RELEASE_NOTES 7.54 KiB
RELEASE NOTES FOR SLURM VERSION 2.0
10 February 2009 (after SLURM 1.4.0-pre7 released)
IMPORTANT NOTE:
SLURM state files in version 2.0 are different from those of version 1.3.
After installing SLURM version 2.0, plan to restart without preserving
jobs or other state information. While SLURM version 1.3 is still running,
cancel all pending and running jobs (e.g.
"scancel --state=pending; scancel --state=running"). Then stop and restart
daemons with the "-c" option or use "/etc/init.d/slurm startclean".
If using the slurmdbd (SLURM DataBase Daemon) you must update this first.
The 2.0 slurmdbd will work with SLURM daemons at version 1.3.7 and above.
You will not need to update all clusters at the same time, but it is very
important to update slurmdbd first and having it running before updating
any other clusters making use of it.

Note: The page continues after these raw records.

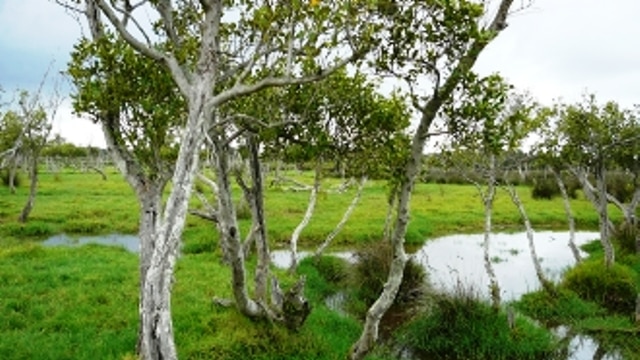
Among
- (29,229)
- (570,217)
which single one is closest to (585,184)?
(570,217)

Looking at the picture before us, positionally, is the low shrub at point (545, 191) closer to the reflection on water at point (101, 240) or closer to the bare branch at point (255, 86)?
the reflection on water at point (101, 240)

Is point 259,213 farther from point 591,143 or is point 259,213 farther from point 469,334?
point 591,143

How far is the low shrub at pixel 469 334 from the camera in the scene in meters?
16.0

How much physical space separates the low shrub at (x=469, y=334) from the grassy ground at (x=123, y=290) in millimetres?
2032

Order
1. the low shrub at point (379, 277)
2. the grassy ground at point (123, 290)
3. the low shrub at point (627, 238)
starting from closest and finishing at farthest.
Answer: the grassy ground at point (123, 290)
the low shrub at point (379, 277)
the low shrub at point (627, 238)

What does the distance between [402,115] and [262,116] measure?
3.81m

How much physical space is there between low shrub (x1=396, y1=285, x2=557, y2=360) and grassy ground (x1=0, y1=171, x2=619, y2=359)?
2.03 m

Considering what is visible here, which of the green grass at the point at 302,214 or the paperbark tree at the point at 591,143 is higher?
the paperbark tree at the point at 591,143

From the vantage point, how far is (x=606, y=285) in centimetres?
2066

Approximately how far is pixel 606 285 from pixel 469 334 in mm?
7432

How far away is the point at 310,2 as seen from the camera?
30.4 feet

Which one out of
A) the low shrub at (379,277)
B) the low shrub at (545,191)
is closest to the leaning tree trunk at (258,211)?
the low shrub at (379,277)

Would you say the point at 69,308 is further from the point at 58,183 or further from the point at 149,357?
the point at 58,183

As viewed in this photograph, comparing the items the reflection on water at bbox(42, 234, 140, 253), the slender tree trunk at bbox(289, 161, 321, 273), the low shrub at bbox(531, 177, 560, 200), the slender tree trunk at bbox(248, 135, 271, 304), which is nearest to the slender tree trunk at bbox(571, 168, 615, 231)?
the slender tree trunk at bbox(289, 161, 321, 273)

No real harm will come from updating
your systems before the slurmdbd, but they will not talk to each other
until you do.
There are substantial changes in the slurm.conf configuration file. It
is recommended that you rebuild your configuration file using the tool
doc/html/configurator.html that comes with the distribution.

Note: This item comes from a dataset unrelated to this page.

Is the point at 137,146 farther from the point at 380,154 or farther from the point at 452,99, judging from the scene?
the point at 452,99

SLURM can continue to be used as a simple resource manager, but optional
plugins support sophisticated scheduling algorithms. These plugins do require
the use of a database containing user and bank account information, so
more administration work is required. SLURM's modular design lets you
control the functionality that you want it to provide.
HIGHLIGHTS
* Sophisticated scheduling algorithms are available in a new plugin. Jobs
can be prioritized based upon their age, size and/or fair-share resource
allocation using hierarchical bank accounts. For more information see:
https://computing.llnl.gov/linux/slurm/job_priority.html
* An assortment of resource limits can be imposed upon individual users
and/or hierarchical bank accounts such as maximum job time limit, maximum
job size and maximum number of running jobs. For more information see:
https://computing.llnl.gov/linux/slurm/resource_limits.html
* Advanced reservations can be made to insure resources will be available when
needed. For more information see:
https://computing.llnl.gov/linux/slurm/reservations.html
* Idle nodes can now be completely powered down when idle and automatically
restarted when their is work available. For more information see:
https://computing.llnl.gov/linux/slurm/power_save.html
* SLURM has been modified to allocate specific cores to jobs and job steps in
the centralized scheduler rather than the daemons running on the individual
compute nodes. This permits effective preemption or gang schedule jobs.
* A new configuration parameter, PrologSlurmctld, can be used to support the
booting of different operating systems for each job. See "man slurm.conf"
for details.
* Preemption of jobs from lower priority partitions in order to execute jobs
in higher priority partitions is now supported. The jobs from the lower
priority partition will resume once preempting job completes. For more
information see:
https://computing.llnl.gov/linux/slurm/preempt.html
* Add support for optimize resource allocation with respect to network
topology. Requires switch configuration information be added to slurm.conf.
* Support added for Sun Constellation system with optimized resource allocation
for a 3-dimensional torus interconnect. For more information see:
https://computing.llnl.gov/linux/slurm/sun_const.html
* Support added for IBM BlueGene/P systems, including High Throughput Computing
(HTC) mode.
CONFIGURATION FILE CHANGES (see "man slurm.conf" for details)
* The default AuthType is now "auth/munge" rather than "auth/none".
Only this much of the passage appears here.